* _Fragmento para leer_
El chileno tiene una relación compleja con el paisaje: varios ensayistas han reflexionado sobre eso (Luis Oyarzún, el psiquiatra Armando Roa, entre otros). Por aquí tienen que haberse paseado los poetas Pablo Neruda y su amigo Juvencio Valle (quien pasó sus últimos días en una comunidad aledaña a este lugar), sureños exiliados que encontraron en estos parajes la resonancia de su infancia agreste. Ellos comprendieron lo que esta esquina única en el planeta significaba, ellos vieron “dentro” de la materia y el alma de la tierra. ¿Qué pueden entender de eso los funcionarios municipales que, en vez de cuidar el patrimonio natural e histórico que les fue encomendado, les facilitan las cosas a quienes hacen negocios fáciles devastando nuestro paisaje, que es casi lo mismo que devastar nuestro ser más profundo?

* _Información extraída_
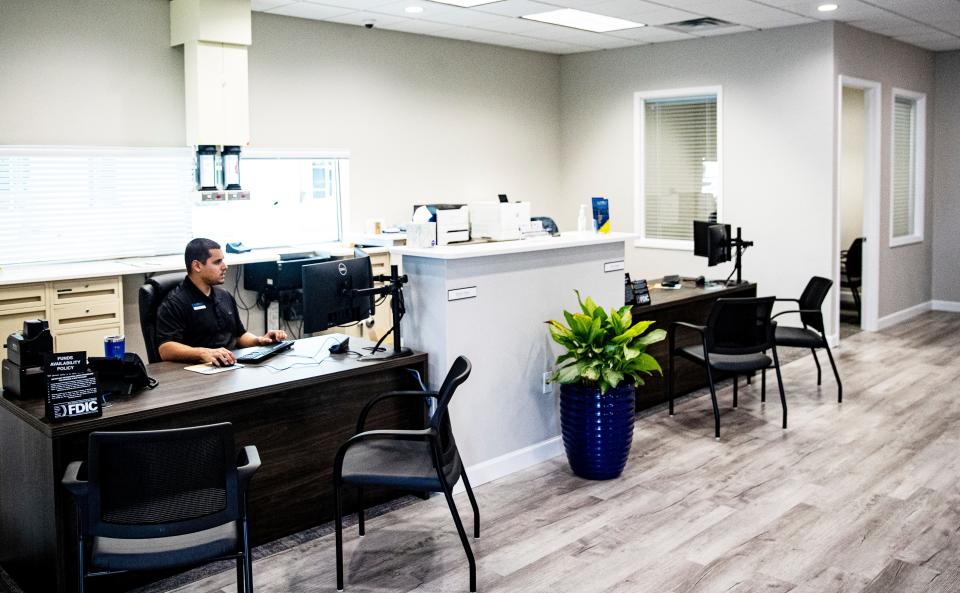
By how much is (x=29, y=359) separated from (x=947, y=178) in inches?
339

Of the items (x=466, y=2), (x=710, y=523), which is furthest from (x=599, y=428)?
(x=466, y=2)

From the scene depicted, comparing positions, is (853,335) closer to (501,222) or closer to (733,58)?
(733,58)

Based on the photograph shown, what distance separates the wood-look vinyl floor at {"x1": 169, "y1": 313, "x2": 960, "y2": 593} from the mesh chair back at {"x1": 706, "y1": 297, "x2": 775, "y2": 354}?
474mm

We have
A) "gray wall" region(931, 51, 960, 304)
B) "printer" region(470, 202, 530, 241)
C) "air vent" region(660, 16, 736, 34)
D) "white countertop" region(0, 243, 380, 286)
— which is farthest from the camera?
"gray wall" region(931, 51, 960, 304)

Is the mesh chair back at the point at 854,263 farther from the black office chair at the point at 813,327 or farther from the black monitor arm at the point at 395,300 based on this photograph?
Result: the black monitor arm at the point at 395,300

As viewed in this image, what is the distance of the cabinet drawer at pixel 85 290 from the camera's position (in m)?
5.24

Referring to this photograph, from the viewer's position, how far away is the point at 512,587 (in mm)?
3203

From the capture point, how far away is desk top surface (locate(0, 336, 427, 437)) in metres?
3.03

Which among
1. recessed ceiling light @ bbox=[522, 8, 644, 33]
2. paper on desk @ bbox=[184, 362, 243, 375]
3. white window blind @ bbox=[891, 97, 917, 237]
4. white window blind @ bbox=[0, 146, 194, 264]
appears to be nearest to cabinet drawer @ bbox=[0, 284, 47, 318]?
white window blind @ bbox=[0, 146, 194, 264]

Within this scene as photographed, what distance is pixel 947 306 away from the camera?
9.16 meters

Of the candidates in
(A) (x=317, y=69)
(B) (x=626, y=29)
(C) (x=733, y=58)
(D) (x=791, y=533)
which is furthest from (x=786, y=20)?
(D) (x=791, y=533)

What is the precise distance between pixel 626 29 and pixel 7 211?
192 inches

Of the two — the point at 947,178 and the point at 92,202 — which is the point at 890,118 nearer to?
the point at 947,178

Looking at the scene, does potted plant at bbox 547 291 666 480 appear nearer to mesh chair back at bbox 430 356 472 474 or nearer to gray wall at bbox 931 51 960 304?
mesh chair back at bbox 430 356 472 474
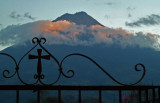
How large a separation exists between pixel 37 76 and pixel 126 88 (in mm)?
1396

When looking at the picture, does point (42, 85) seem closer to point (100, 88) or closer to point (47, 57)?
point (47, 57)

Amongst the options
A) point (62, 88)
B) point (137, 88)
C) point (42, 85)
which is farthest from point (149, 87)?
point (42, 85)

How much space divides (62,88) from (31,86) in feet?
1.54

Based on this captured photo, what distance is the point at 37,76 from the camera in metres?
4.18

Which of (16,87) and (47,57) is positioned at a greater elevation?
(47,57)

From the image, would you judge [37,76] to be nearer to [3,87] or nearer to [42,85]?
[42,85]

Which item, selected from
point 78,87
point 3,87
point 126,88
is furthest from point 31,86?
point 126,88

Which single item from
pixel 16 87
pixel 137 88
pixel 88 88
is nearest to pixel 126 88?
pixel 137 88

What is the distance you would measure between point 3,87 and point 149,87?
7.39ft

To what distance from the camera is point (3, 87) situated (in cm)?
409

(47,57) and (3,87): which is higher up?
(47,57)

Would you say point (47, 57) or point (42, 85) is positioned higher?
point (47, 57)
* * *
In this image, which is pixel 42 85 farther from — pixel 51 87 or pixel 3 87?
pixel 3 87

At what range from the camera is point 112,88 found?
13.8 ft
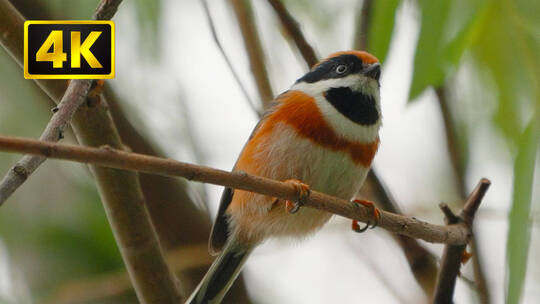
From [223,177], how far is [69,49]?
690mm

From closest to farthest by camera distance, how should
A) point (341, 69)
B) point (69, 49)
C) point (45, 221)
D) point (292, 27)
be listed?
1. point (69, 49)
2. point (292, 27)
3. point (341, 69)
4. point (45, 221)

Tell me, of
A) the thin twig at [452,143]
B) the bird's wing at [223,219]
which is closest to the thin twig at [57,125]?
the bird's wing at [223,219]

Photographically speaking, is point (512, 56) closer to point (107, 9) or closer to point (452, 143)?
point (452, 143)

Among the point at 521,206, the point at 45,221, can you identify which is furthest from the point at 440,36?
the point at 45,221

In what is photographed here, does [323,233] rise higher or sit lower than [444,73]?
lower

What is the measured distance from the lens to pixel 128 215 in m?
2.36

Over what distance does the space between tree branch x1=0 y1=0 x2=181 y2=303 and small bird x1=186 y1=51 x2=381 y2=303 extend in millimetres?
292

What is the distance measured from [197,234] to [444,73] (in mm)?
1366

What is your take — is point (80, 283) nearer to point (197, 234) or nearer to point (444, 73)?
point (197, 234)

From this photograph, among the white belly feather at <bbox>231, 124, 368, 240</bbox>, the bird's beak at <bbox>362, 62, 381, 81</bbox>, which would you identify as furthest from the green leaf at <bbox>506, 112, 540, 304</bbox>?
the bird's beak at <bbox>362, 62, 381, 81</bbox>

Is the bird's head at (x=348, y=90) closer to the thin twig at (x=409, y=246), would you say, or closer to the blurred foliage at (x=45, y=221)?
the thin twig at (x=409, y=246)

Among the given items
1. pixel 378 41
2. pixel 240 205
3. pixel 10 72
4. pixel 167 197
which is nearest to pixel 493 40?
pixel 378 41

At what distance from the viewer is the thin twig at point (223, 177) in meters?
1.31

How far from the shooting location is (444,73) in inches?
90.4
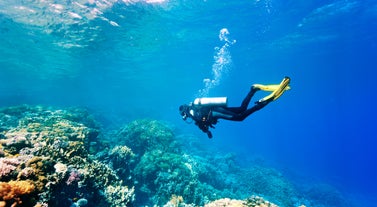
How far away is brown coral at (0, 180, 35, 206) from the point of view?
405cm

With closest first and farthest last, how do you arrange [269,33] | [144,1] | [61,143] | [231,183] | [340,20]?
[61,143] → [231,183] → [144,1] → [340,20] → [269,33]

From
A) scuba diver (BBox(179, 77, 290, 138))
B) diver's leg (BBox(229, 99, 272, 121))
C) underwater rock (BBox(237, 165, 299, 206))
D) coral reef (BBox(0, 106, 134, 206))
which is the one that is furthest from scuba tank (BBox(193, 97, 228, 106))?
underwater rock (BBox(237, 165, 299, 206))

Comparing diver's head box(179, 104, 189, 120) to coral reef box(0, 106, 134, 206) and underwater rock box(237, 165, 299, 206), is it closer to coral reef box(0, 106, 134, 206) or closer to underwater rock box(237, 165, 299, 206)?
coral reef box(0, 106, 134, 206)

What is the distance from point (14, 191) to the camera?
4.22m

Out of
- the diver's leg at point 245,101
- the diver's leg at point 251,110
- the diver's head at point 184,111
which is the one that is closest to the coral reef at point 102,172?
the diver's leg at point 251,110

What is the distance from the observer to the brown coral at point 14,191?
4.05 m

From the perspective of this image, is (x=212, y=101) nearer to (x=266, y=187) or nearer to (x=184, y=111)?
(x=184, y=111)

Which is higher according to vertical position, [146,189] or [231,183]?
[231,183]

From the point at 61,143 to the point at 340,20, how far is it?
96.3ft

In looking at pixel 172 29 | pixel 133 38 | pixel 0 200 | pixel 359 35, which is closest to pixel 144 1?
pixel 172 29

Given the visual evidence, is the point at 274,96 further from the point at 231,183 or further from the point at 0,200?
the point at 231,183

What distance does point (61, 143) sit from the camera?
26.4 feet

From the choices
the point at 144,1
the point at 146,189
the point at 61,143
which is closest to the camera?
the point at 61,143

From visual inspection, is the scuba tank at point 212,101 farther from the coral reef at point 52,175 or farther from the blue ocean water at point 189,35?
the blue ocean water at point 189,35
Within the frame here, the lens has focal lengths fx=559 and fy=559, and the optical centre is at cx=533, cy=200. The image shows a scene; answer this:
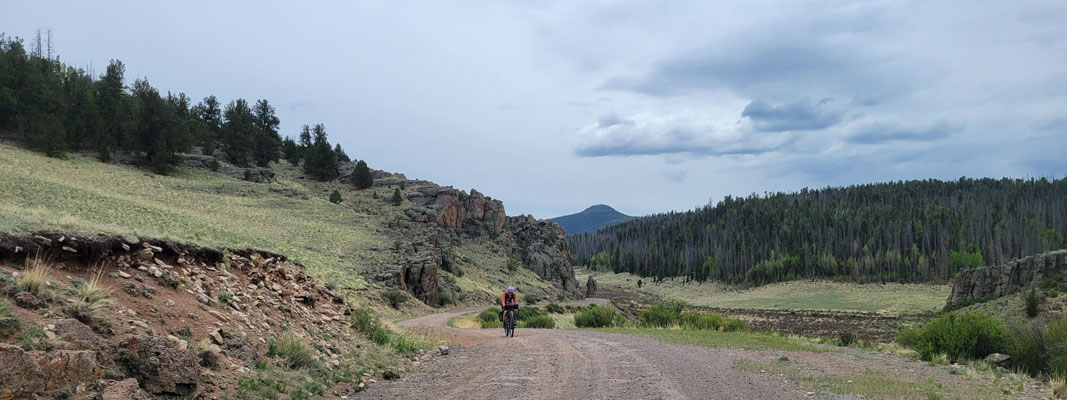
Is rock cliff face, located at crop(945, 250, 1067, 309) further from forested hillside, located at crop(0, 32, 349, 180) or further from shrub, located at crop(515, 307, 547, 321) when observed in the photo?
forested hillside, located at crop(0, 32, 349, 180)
---
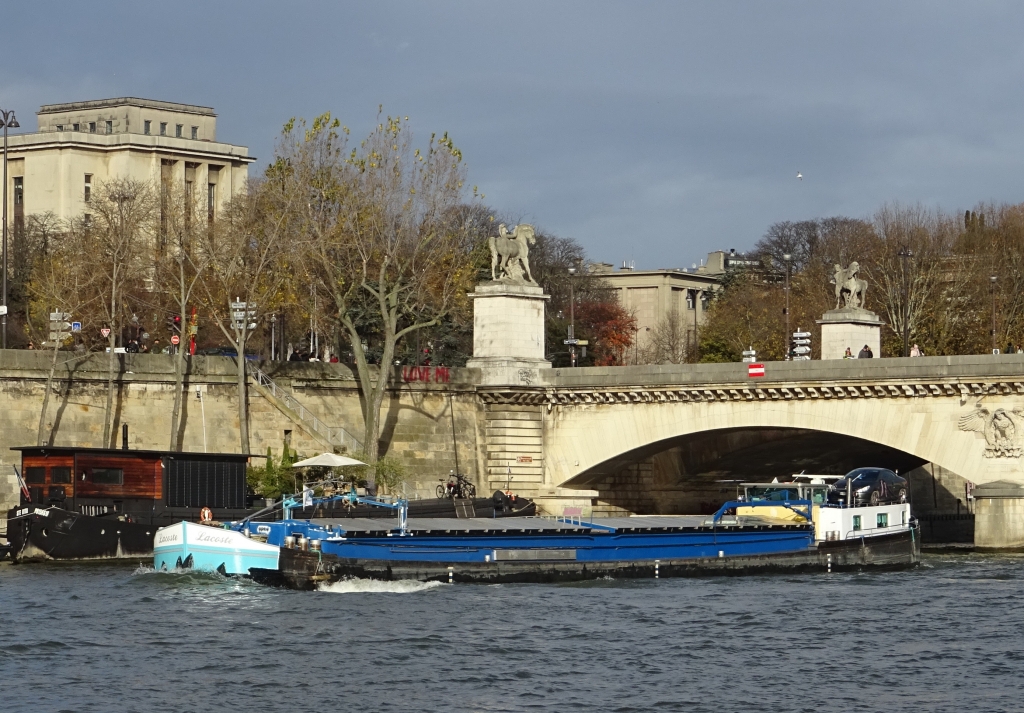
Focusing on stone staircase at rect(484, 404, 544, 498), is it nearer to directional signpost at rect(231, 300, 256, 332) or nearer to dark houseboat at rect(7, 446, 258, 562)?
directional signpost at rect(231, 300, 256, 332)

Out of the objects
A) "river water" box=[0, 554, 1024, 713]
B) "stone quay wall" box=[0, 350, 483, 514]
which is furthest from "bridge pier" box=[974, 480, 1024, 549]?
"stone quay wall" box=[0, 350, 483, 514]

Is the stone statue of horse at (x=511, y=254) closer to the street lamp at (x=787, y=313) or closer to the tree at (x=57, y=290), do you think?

* _Consigna de trabajo_
Prosigue el fragmento sobre la relación del chileno con el paisaje a partir de su última oración.

* _Resultado a continuación_
La indolencia del chileno y sus autoridades ante nuestra naturaleza y nuestra historia tiene que ver con carencias antropológicas y ontológicas muy hondas. Las nuevas generaciones —y con razón— se espantan al ver tanta desidia e incompetencia de las generaciones anteriores, que no han sabido habitar de verdad esta “copia feliz del Edén”. Seguramente los cómplices y autores de esta barbarie se escudarán detrás de lo legal. Habrá que investigar, primero, si todo ha sido, de verdad, legal. Y aunque lo fuere, ¿no es a todas luces una desmesura, un crimen que el Estado debiera evitar a toda costa? Donde los primeros habitantes hicieron ritos sacrificiales, llenos de sentido, a nosotros, los “últimos hombres” —chilenos sin conciencia de lo propio—, apenas nos da para rendirnos y claudicar ante la usura. El canto de los pájaros silvestres y el silencio de los cururos nos interpelan. Y el mar golpea fuerte hoy, iracundo, como dictando una sentencia a nuestra imperdonable culpa. (El Mercurio)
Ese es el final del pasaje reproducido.